Os povos oriundos da Amazônia,
conhecidos no período colonial, seriam os antigos índios XARAY ou XARAYES e
ITATINS. Eram agricultores que produziam grandes vasilhas cerâmicas, às vezes
com capacidade volumétrica superior a 100 litros, tinham uma indústria lítica
mais apurada, assentamentos em locais de solos férteis e uma complexidade
social que sugere a existência de chefes ou caciques.
Associados aos antigos grupos que
construíram ou ocuparam aterros, também há sítios com grande quantidade de
grafismos rupestres (inscrições e pinturas). Neles se encontram figuras geométricas,
como círculos concêntricos, figuras antropomorfas, a exemplo de pegadas
humanas, e figuras zoomorfas de mamíferos e serpentes, além de pegadas de aves
e felinos.
Na porção meridional da região, onde o
Pantanal se funde e se confunde como Chaco (porção pantaneira do Paraguai), foi
encontrada outra tradição tecnológica ceramista, que deve ter sido produzida a
partir do segundo milênio da Era Cristã. Suas características tecnológicas
lembram a cerâmica dos atuais índios KADIWEUS que vivem em Mato Grosso do Sul.

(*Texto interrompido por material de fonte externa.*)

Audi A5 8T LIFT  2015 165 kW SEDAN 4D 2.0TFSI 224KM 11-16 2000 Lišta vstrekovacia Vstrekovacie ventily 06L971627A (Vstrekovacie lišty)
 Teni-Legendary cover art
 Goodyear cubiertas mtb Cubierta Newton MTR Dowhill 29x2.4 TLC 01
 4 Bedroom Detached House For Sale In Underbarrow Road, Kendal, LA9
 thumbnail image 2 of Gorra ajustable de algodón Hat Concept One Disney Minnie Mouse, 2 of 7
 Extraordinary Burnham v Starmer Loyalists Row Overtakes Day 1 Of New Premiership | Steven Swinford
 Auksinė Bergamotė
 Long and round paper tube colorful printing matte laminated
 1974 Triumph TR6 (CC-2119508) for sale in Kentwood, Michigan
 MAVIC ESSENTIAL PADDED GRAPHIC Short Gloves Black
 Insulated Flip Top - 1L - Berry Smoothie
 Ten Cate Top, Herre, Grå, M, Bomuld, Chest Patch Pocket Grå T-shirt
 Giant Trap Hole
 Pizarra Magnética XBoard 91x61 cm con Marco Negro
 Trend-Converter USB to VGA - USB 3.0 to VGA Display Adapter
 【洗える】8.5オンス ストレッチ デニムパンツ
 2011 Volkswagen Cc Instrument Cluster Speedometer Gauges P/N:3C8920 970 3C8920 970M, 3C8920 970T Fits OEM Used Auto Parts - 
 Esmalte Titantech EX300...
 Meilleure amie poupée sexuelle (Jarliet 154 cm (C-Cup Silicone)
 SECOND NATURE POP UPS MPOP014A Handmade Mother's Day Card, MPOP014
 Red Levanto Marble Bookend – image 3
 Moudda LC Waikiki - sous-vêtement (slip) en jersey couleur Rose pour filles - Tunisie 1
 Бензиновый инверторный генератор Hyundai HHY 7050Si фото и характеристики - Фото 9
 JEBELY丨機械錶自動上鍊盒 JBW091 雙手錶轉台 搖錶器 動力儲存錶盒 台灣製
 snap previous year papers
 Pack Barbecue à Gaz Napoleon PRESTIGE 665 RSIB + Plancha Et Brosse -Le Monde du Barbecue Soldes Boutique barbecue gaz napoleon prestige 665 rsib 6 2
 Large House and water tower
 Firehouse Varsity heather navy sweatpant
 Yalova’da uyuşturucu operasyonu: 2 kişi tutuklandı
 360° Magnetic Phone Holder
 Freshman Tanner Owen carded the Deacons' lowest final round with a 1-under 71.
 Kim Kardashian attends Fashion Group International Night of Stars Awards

Em tempos coloniais, muitos povos
indígenas se estabeleceram na região. Nas terras altas (serras, morros
isolados, terraços fluviais, etc.), havia aldeias de povos linguisticamente
aruák e guarani. Nas terras baixas (áreas inundáveis), era marcante a presença
de povos canoeiros , como os GUATÓS, os GUASARAPOS e os PAYAGUAS, dentre
outros. Nessa época, o Pantanal já era uma área de grande diversidade étnica e
cultural, com dezenas de povos cultural e linguisticamente distintos, falantes
de línguas vinculadas às famílias lingüísticas aruák, guaikuru, guató, jê e
zamuco.
Com o advento da conquista ibérica, a
partir do século XVI, vários povos sofreram abruptos processos de
desterritorialização e depopulação promovidos por espanhóis, portugueses e seus
aliados. Guerras e epidemais foram decisivas para isso. Mas muitos povos, como
os atuais BORORO, GUATÓ, KADIWEU e TERENA, resistiram e conseguiram sobreviver.
Eles representam tradições antiqüíssimas e modos de viver diversos dos praticados
hoje em dia, tendo também contribuído para constituir o atual Brasil.